3曲 春の愉しい面ざしが
文字数 1,353文字
導入部は前回まで。
ここからは第一部「初春に」に入っていきます。
こちらの画像は「フォリオ64v」の画面いっぱいに描かれた絵。
(フォリオとは羊皮紙の一枚のことで、表面はr、裏面はvで示されます)
植物の繁茂する森を描いたものです。
「カルミナ・ブラーナ」には、ギリシャ・ローマの神々についての知識が前提となっている部分が多々あります。以下はここの歌詞に登場する神々について。
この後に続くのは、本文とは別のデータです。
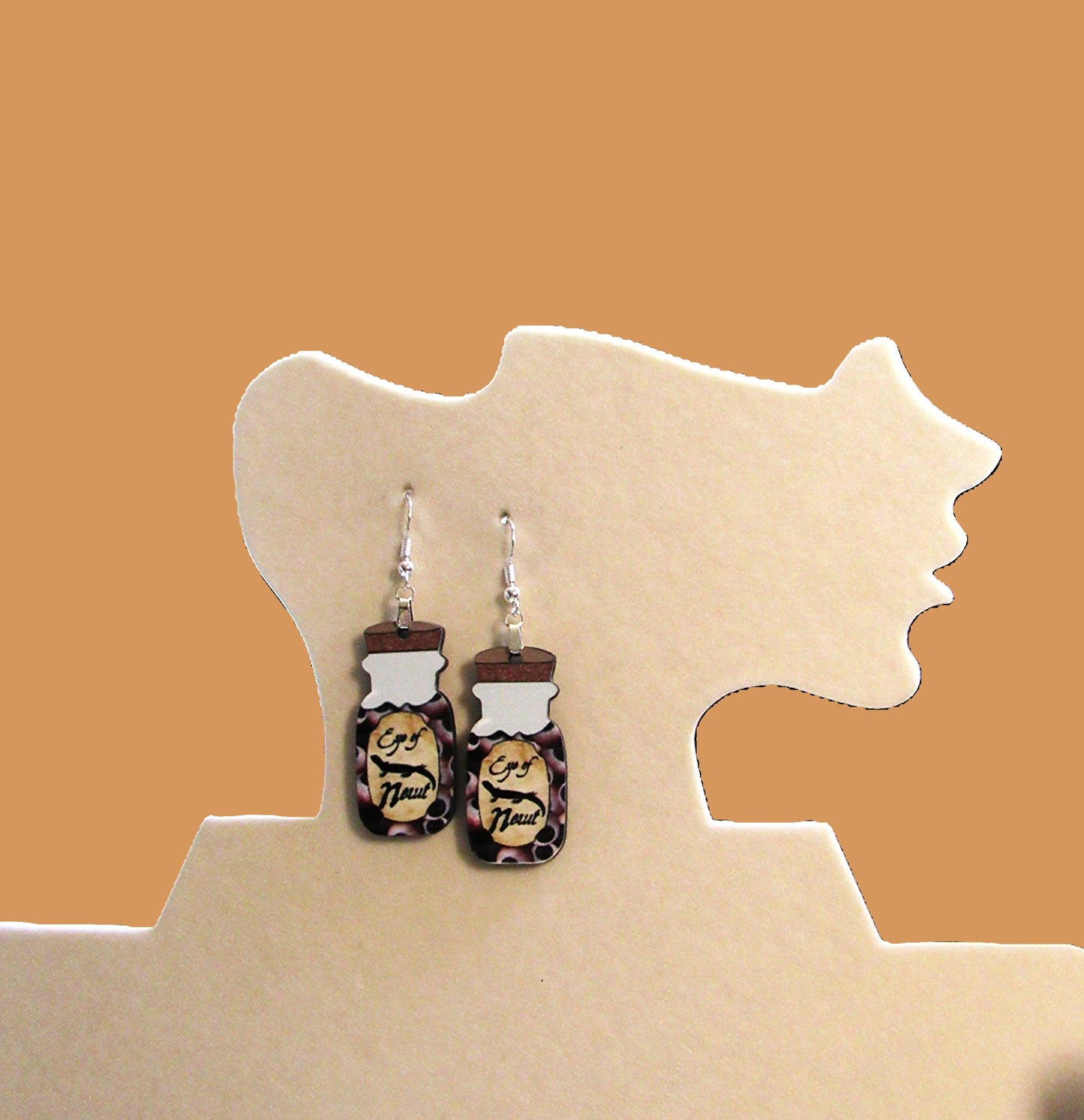 Vial Shaped Sublimated Earrings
フローラ……かつてギリシャではクローリスという名のニンフ(下級女神・精霊)だったが、西風神ゼピュロスによってイタリアに連れて来られ(※多くの絵画の画題になっています)、以後花の神となる
フィーブス……太陽神アポロの別名
ゼピュロス……西風神。春の訪れを告げる豊穣の風
参考:
ロンドン交響楽団『カルミナ・ブラーナ』解説(訳:石井歓)
永野藤夫『全訳カルミナ・ブラーナ』ほか
旋法とは、音と音との関係性を表したもの。正確な音の高さは決まっていません。
教会旋法は中世のグレゴリオ聖歌に使われたもので、現代の音階の基になりました。
14ある教会旋法の中でも、エオリア旋法は短音階の基になったとされています。
木琴とフルートの強烈な一撃から始まります。
その後に続くのは荘厳かつ、どこか沈鬱ささえ漂う曲。
二台のピアノの音も印象的です。